When the Rayleigh reaches to 10⁶, we can clearly see the conformity of the temperature distribution with respect to the circulation of the fluid, and the distortion is always present for the four quarters of a period. It can be seen, for the last quarter of a period τp/2, that the temperature lines are concentrated much more on the cold wall compared to that of the opposite side; this is due to a cooling which is more intense.

Figure 8 gives the temporal evolution of the Nusselt number at the cold wall for the last considered periods. The periodic oscillatory regime is established for most Rayleigh numbers. For high Rayleigh numbers, the cold Nusselt curves exhibit quasi-periodic shapes when the cooling modulation amplitude is small (Amp ≤ 0.5) and aperiodic shapes for high amplitudes (Amp > 0.5). We note that the more the amplitude increases, the more the heat transfer module intensifies. In the case of Rayleigh 10⁶, the curve loses its periodicity due to the appearance of unsteady phenomena. Note that when the amplitude increases, instabilities appear even for the intermediate Rayleigh numbers and lower than Ra < 10⁶. Additionally, it is apparent that for low modulation amplitudes, the curves have a quasi-symmetrical shape, whereas when the modulation increases, the physical behavior of the cavity is different between heating and cooling. It should also be noted that it is no longer the increase in the Rayleigh number that governs the growth of transfer rate.
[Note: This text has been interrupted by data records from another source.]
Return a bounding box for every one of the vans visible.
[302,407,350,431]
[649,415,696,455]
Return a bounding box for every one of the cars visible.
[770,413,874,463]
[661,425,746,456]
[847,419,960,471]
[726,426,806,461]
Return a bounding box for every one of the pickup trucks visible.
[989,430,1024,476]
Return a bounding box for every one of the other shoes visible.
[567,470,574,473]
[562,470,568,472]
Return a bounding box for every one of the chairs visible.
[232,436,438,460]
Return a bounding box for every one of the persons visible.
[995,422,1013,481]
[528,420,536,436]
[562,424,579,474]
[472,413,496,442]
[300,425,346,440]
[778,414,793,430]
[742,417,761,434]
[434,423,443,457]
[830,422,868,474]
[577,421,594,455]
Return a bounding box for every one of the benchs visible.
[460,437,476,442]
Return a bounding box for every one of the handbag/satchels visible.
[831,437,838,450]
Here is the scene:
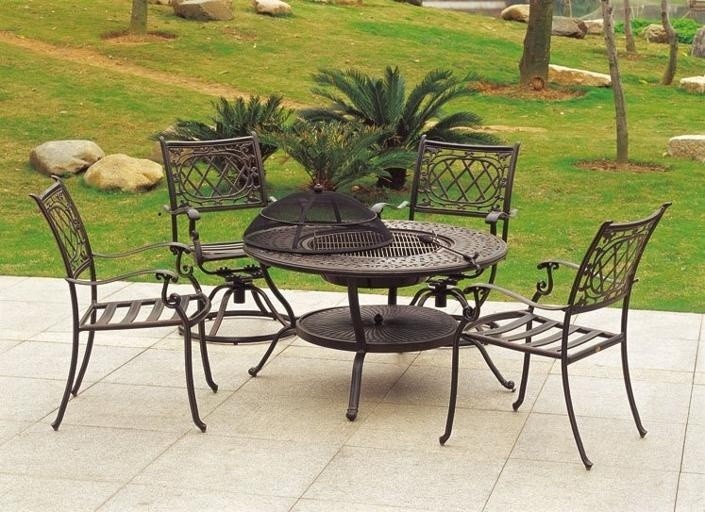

Figure 9 illustrates the temporal evolution of the cold Nusselt number for the last two periods considered, as function as Rayleigh number and dimensionless amplitude. It can be seen that increasing the modulation amplitude increases the peak essentially for high amplitude values. Likewise, it is noted that when the thermal draft increases, characterized by the Rayleigh number, unsteadiness appears.

Figure 10 illustrates the phase portraits of the normalized Nu_c and Nu_h (cold and hot Nusselt respectively) for different Ra, and for Amp = 0.4 and 0.8, respectively. It is well known that when boundary conditions are not modulated, hot and cold Nusselt numbers must be the same to ensure energy balance. In the case where the boundary conditions are modulated, the heat transfers on the hot and cold sides follow different evolutions [41,42,43,44]. The main observation is that for a Rayleigh of 10³, 10⁴ and 10⁵, the limit cycle indicates that the regime is periodic; on the other hand for the Rayleigh 10⁶, the limit cycle is replaced by a cross cycle indicating the birth of natural instabilities and their addition to the pulsation imposed by the boundary condition. For Amp = 0.8, the limit and cross cycles are stretched diagonally showing that reaching the maximum value of Nu_c induces the fall of Nu_h to its minimum value and vice versa.

4. Conclusions

In this study, the Lattice Boltzmann method has been used in order to investigate Rayleigh–Bénard convection in square cavity submitted to a time-periodic cooling. The Rayleigh number value considered is between 10³ and 10⁶, while the amplitude varies 0.2 to 0.8 and Prandtl value kept constant at 0.71. The flow state as well as the thermal fields depends on the values of control parameters (Ra and Amp). For the dynamic field, the obtained results show that the flow structure changes from predominantly monocellular to predominantly counter-rotating bicellular flow for Rayleigh number values Ra= 10⁶ and low values of the heating amplitude. This phenomenon was obtained for lower Rayleigh values (Ra = 10⁴) by increasing the value of the heating amplitude.

The analysis of the heat transfer show that for small values of amplitude heating, the averaged Nusselt curves follow a periodic evolution around an average corresponding to the formulation according to a constant cold temperature. An unsteady evolution is observed when the thermal draft increases; this unsteadiness has appeared for low Rayleigh numbers by increasing the value of the heating amplitude.